We can then pick out the row x column that we want. Using [3,4] gets us the 4th row and the 5th column, since, again, we have zero indexing. We need to start just referring to these as the 3rd row and 4th column and assuming that we start at 0.

x[3,4]
3

We can pick out just the 3rd row. Now, notice how I’m using , and :. The 3 means 3rd row, where we start counting from 0. The , separates our axis, so we have rows,columns. The : is telling Python to slice all of the columns. This way, we’ll get each element of the 3rd row.

x[3,:]
array([0, 0, 2, 4, 3, 5])

We can also pick out just the 4th column using : and , together. This means choose all rows, just the 4th column.

x[:,4]
array([7, 0, 6, 3])

We can select multiple rows and columns, also using : and , together.

x[0:2,:] # Choose the first two rows.
array([[6, 2, 5, 0, 7, 1],
       [3, 4, 2, 9, 0, 8]])

You could have also written that like this. If you don’t put the ,:, Python will assume that you want all of the columns.

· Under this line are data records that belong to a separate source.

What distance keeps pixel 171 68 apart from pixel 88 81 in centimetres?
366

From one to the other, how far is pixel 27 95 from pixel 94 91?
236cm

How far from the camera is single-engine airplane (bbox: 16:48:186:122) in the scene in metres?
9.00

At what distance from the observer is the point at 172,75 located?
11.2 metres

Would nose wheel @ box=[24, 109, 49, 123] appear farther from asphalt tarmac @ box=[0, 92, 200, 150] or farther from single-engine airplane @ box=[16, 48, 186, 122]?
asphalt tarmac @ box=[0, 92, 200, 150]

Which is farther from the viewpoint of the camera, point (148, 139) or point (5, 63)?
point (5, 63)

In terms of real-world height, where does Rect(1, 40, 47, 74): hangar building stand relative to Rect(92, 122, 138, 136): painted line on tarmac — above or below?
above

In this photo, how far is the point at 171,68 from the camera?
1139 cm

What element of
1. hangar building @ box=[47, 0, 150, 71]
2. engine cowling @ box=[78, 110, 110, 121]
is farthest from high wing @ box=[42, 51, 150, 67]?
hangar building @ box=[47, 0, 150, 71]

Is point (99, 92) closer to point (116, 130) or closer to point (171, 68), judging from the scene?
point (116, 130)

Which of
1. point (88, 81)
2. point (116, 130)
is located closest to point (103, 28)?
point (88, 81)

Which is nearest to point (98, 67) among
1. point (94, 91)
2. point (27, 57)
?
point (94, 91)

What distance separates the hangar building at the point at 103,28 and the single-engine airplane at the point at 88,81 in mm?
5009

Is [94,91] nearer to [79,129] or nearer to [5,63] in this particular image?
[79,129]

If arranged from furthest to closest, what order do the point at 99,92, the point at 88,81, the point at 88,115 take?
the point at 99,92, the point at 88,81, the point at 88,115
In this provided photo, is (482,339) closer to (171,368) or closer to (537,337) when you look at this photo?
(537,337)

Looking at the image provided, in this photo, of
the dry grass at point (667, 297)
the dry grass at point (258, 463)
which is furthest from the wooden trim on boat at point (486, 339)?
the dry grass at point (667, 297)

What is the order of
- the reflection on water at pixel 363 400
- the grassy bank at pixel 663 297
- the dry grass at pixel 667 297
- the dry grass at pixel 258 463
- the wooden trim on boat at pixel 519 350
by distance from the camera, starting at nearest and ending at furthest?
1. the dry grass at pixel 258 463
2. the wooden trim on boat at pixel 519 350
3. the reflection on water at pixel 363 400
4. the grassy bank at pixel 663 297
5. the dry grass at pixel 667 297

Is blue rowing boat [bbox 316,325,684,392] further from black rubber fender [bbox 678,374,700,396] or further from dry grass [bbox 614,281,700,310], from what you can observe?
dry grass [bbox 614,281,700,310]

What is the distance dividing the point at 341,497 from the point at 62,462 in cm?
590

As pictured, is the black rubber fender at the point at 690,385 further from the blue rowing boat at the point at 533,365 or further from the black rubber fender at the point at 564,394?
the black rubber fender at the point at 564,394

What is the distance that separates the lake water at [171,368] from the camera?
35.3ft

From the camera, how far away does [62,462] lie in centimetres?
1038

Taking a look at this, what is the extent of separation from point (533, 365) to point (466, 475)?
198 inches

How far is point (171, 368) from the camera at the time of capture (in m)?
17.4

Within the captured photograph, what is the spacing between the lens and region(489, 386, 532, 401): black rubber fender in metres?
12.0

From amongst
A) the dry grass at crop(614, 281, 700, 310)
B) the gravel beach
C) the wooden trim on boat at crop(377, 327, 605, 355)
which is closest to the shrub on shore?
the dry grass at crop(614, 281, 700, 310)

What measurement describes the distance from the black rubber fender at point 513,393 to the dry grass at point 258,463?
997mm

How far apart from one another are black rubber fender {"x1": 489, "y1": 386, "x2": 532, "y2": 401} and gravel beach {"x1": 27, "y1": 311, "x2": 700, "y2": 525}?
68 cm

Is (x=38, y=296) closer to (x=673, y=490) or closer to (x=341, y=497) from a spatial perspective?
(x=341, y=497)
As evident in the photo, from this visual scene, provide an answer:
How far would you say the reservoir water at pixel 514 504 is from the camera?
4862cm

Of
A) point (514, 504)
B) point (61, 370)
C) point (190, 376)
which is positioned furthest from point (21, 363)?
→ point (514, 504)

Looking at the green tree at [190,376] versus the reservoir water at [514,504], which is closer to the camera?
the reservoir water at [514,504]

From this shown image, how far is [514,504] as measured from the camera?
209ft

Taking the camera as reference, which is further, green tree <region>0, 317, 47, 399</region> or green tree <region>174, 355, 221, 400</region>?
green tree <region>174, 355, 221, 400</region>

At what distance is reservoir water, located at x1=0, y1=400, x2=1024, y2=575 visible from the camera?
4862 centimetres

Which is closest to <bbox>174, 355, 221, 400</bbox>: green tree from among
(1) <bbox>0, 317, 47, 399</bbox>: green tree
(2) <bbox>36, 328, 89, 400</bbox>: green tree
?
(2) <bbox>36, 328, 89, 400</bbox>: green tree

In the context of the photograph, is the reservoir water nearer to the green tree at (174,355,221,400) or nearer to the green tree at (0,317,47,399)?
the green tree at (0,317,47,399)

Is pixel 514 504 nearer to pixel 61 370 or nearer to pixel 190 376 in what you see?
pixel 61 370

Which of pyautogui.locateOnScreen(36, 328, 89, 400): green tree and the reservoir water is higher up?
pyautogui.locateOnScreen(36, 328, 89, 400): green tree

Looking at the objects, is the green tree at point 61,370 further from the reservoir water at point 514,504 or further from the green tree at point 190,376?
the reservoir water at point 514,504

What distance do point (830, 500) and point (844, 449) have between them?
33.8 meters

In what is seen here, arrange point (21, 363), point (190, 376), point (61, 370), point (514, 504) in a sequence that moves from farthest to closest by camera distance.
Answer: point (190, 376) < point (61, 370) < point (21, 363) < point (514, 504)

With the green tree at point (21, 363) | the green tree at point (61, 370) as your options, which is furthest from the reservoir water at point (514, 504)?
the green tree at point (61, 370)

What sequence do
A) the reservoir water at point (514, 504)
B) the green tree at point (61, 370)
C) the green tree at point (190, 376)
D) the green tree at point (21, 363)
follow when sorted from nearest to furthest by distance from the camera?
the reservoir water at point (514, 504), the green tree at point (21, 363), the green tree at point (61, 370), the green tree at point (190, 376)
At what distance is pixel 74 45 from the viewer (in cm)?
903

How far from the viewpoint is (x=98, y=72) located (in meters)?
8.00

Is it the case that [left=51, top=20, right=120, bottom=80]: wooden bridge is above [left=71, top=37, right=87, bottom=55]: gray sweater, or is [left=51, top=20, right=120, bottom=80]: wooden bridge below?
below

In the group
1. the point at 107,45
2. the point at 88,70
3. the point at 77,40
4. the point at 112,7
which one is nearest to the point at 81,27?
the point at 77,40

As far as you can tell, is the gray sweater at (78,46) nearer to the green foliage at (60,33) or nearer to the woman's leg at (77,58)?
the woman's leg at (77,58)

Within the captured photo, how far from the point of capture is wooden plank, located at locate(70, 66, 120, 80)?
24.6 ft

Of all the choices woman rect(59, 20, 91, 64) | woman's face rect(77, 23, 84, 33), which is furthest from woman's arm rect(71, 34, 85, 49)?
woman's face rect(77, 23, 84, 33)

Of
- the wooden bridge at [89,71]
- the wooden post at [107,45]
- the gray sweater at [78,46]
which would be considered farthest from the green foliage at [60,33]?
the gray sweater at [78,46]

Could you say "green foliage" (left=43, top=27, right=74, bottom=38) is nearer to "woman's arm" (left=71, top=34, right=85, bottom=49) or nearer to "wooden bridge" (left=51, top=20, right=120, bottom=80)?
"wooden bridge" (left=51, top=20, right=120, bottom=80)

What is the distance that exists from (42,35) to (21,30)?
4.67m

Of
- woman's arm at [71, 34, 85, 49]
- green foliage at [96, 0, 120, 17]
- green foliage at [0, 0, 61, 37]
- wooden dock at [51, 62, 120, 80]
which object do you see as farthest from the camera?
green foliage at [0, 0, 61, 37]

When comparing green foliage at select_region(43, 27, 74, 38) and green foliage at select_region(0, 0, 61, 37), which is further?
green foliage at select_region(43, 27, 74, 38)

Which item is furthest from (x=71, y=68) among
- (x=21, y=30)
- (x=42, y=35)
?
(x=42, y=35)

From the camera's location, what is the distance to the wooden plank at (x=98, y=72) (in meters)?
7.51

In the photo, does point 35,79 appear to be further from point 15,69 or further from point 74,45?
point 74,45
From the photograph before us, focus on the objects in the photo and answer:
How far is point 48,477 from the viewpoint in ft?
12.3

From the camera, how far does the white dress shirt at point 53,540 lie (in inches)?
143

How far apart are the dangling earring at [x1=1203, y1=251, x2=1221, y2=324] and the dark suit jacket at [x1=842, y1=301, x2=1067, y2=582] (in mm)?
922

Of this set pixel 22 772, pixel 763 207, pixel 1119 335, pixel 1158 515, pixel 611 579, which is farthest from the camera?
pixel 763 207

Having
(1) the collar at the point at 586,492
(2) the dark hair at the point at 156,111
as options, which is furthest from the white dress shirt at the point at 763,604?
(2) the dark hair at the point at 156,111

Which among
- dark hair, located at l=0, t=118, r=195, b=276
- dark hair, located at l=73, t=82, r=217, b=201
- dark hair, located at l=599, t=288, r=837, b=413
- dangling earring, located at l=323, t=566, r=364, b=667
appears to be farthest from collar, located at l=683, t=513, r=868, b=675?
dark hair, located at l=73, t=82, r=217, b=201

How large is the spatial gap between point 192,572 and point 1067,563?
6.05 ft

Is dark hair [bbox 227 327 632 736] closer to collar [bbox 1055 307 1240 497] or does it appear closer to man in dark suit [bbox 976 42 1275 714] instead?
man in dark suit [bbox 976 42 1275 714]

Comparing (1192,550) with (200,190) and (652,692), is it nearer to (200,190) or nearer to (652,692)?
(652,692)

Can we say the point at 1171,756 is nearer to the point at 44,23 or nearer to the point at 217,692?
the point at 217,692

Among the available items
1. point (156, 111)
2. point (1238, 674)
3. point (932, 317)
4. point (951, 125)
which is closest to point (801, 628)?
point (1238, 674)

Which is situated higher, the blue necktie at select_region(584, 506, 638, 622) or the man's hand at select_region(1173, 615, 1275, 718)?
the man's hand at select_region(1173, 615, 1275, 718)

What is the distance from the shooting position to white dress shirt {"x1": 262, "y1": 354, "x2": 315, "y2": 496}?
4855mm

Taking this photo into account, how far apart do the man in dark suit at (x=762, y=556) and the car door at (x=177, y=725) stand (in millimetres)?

x[0:2] # Choose the first two rows.
array([[6, 2, 5, 0, 7, 1],
       [3, 4, 2, 9, 0, 8]])

How about the first two columns? The first : means “all rows”. Then, we separate the rows and columns with ,. Finally, we select the two columns with 0:2.

x[:,0:2]
array([[6, 2],
       [3, 4],
       [9, 6],
       [0, 0]])

Notice how you do need the :, to get all of the rows.

You can also get a piece of the array, not just whole rows and columns.

x[1:3,2:4]
array([[2, 9],
       [0, 6]])

Finally, you can change a number in an array.

x[1,1] = 1000
x
array([[   6,    2,    5,    0,    7,    1],
       [   3, 1000,    2,    9,    0,    8],
       [   9,    6,    0,    6,    6,    8],
       [   0,    0,    2,    4,    3,    5]])

Vectorization#

Vectorization let’s us avoid slow, inefficient loops. Let’s look at example.

array = np.array(range(1000000))
for i, element in enumerate(array):
    array[i] = element ** 2
array = np.array(range(1000000))
array **= 2 

The two code blocks above do the exact same thing. They create an array with 1,000,000 numbers, from 1 to 1,000,000. Then, the square each of these. The second code block is 4x faster though!

The first block is a for loop. For each element (number) in the array, that that element and square it.

The second block is vectorized. Python is doing everything at once, in a sense. The **= means take each number in the array and square it. It is a short-cut way to write the loop, but, even better than that, it is faster to run.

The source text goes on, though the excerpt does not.